Scholz übernimmt vorerst

afp

Von afp

Mi, 14. Februar 2018

Deutschland

Nach Schulz-Rücktritt führt Hamburger Bürgermeister kommissarisch die SPD / Nahles nominiert.

Berlin (AFP). SPD-Präsidium und Vorstand haben Fraktionschefin Andrea Nahles einstimmig als künftige Parteichefin nominiert. Sie folgten damit einem Vorschlag des bisherigen Vorsitzenden Martin Schulz, der am Dienstagabend in Berlin mit sofortiger Wirkung seinen Rücktritt erklärte. Bis zu einem Sonderparteitag am 22. April in Wiesbaden soll nun Parteivize Olaf Scholz kommissarisch die SPD-Führung übernehmen.
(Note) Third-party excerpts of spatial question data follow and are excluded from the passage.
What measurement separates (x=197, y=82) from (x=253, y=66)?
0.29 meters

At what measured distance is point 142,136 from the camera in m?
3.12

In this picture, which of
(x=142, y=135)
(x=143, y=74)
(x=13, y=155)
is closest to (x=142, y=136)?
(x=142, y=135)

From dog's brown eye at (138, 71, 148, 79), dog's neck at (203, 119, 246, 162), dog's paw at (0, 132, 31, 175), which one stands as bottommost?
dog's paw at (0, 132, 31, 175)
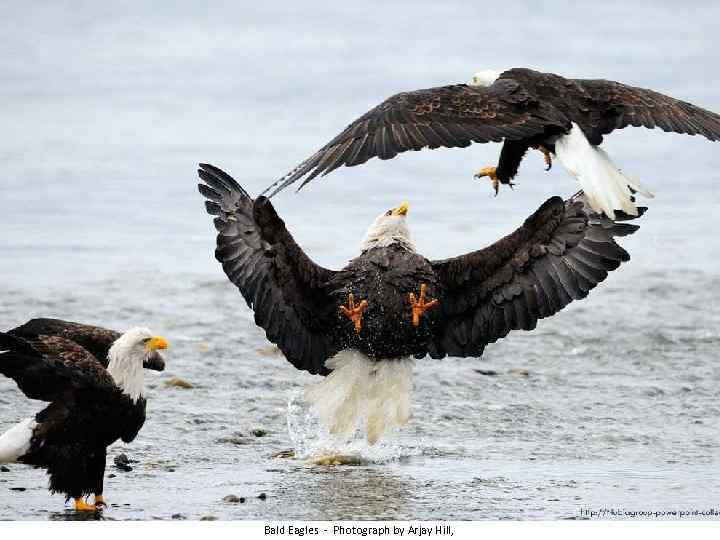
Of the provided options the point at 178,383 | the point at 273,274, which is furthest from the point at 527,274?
the point at 178,383

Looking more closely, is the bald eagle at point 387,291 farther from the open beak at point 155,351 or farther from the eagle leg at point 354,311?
the open beak at point 155,351

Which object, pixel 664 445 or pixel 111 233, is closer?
pixel 664 445

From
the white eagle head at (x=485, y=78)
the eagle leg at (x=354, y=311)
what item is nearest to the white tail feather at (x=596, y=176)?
the white eagle head at (x=485, y=78)

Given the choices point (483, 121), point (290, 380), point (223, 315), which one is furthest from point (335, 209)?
point (483, 121)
Nahles sagte, mit seinem Rückzug, der für ihn eine schmerzhafte Entscheidung gewesen sei, habe Schulz "den Weg freigemacht für diesen Neubeginn". Die breite Unterstützung der Parteigremien für ihre Kandidatur sei für sie eine "große Ehre", aber auch eine Verpflichtung. Nun sehe sie es als ihre vorrangige Aufgabe, für den Eintritt in die große Koalition zu werben, sagte Nahles weiter. Der mit der Union ausgehandelte Koalitionsvertrag könne sich sehen lassen und werde wesentliche SPD-Wahlversprechen einlösen. Sie hoffe daher auf ein klares Votum der Mitglieder für diesen Vertrag. Auf die Frage, ob sie ihre politische Zukunft von dem Votum abhängig machen werde, sagte sie: "Mein Schicksal verknüpfe ich mit gar nichts."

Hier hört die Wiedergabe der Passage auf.